In a 2018 report entitled Bare Minimum: Why We Need to Raise Wages for America’s Lowest-Paid Families,[2] The Leadership Conference’s sister organization, The Leadership Conference Education Fund, together with the Georgetown Center on Poverty, looked at the plight of low-wage working people in our country, focusing on their lived experiences.

What we found is that nearly half (42.4 percent) of working people in our country are paid less than $15 per hour.[3] And according to a 2018 report from the Board of Governors of the Federal Reserve, 44 percent of American adults cannot afford a $400 emergency.[4] One cause of the decline in wages for working people over the last 40 years has been attacks on the ability of working people to organize. The share of the workforce represented by a union has plummeted, from 24 percent in 1973 to 10.7 percent in 2018, which has impacted working people’s ability to bargain collectively for higher wages and benefits.[5] In addition, the value of the federal minimum wage has eroded because it does not currently increase automatically with either wages or prices.

Today, the National Women’s Law Center has noted that women make up nearly two-thirds of those earning the federal minimum wage of $7.25 an hour.[6] Fifty-five percent of all working people making less than $15 an hour are women.[7] African American and Latina working women in particular are overrepresented in low-paid jobs. Women of color are more likely than any other group to be paid the lowest wages.[8] The Raise the Wage Act of 2019 is a step in the right direction towards closing the gender pay gap.

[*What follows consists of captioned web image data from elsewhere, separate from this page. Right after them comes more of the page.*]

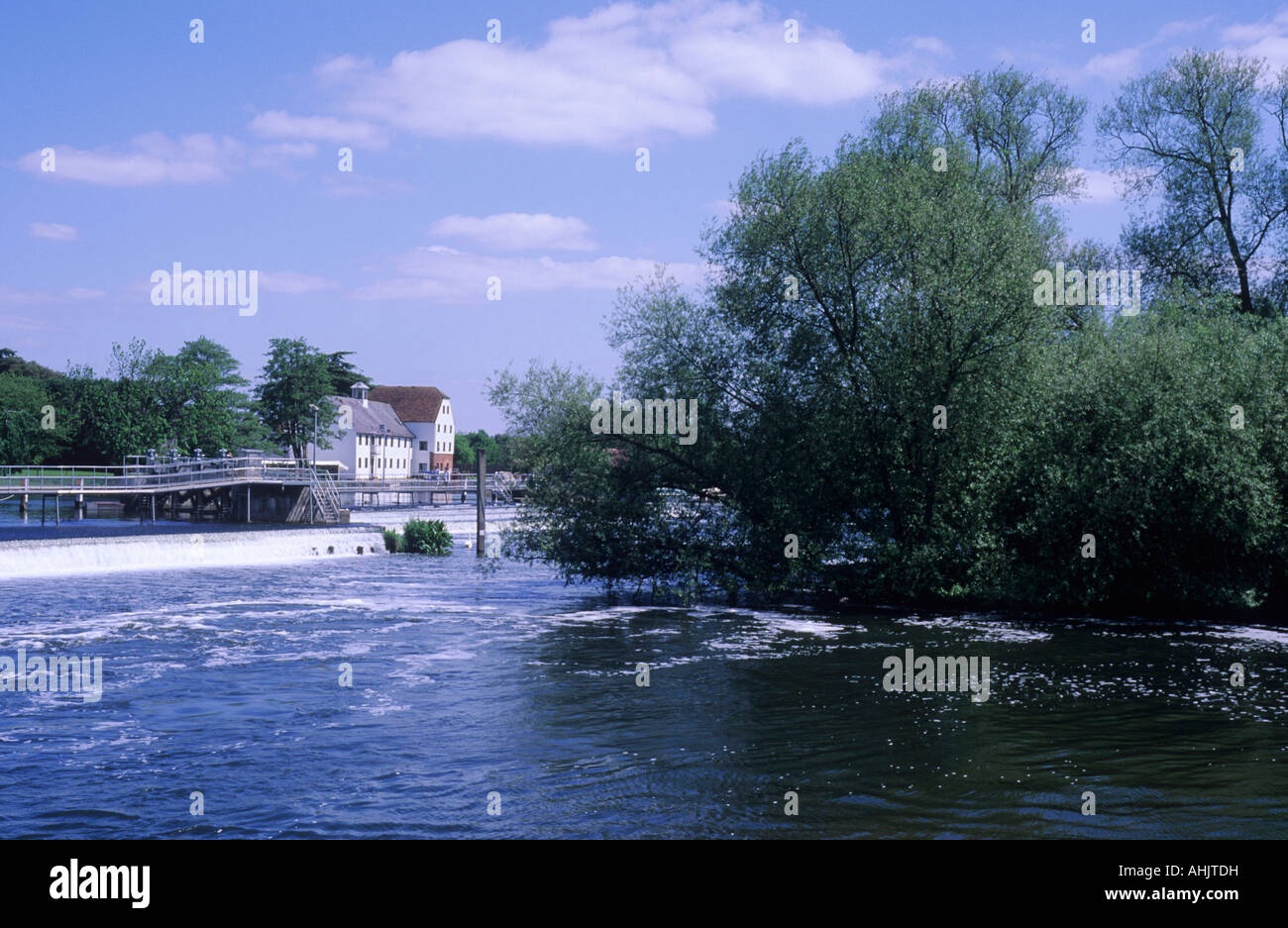 Hambleden Mill Weir River Buckinghamshire Thames Valley river footbridge foot bridge - Stock Image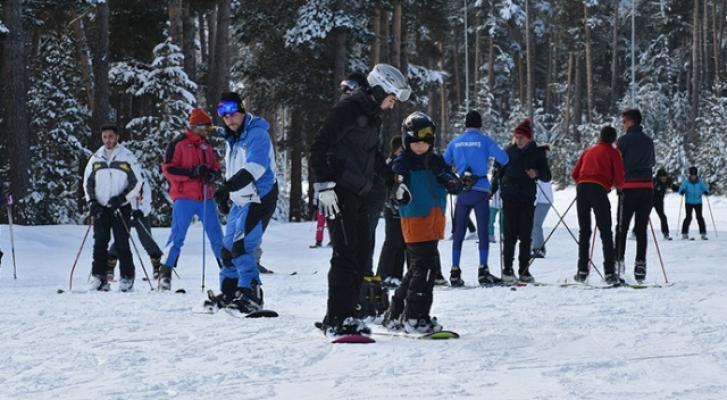 Cıbıltepe Kayak Merkezinde hafta sonu yoğunluğu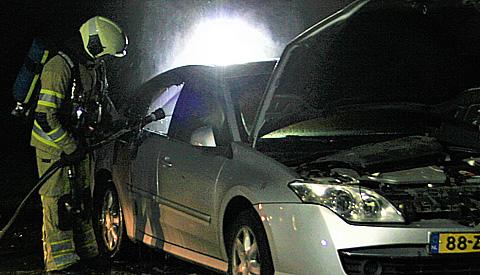 Auto door nog onbekende oorzaak in de brand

When many of us think about the minimum wage, one of the first images that comes to mind may not be that of a child, but perhaps it should be. Over 31.5 million U.S. children — two of every five (42.9 percent) children — live in households with at least one working person earning under $15 per hour.[9] Working mothers are especially likely to be paid low wages. Almost one in five working mothers with children under three are employed in low-wage occupations.[10] Raising the income of working families is essential for the future wellbeing of our country, as more than a decade of research has shown how low incomes negatively impact children’s health, economic opportunity, and educational success.[11]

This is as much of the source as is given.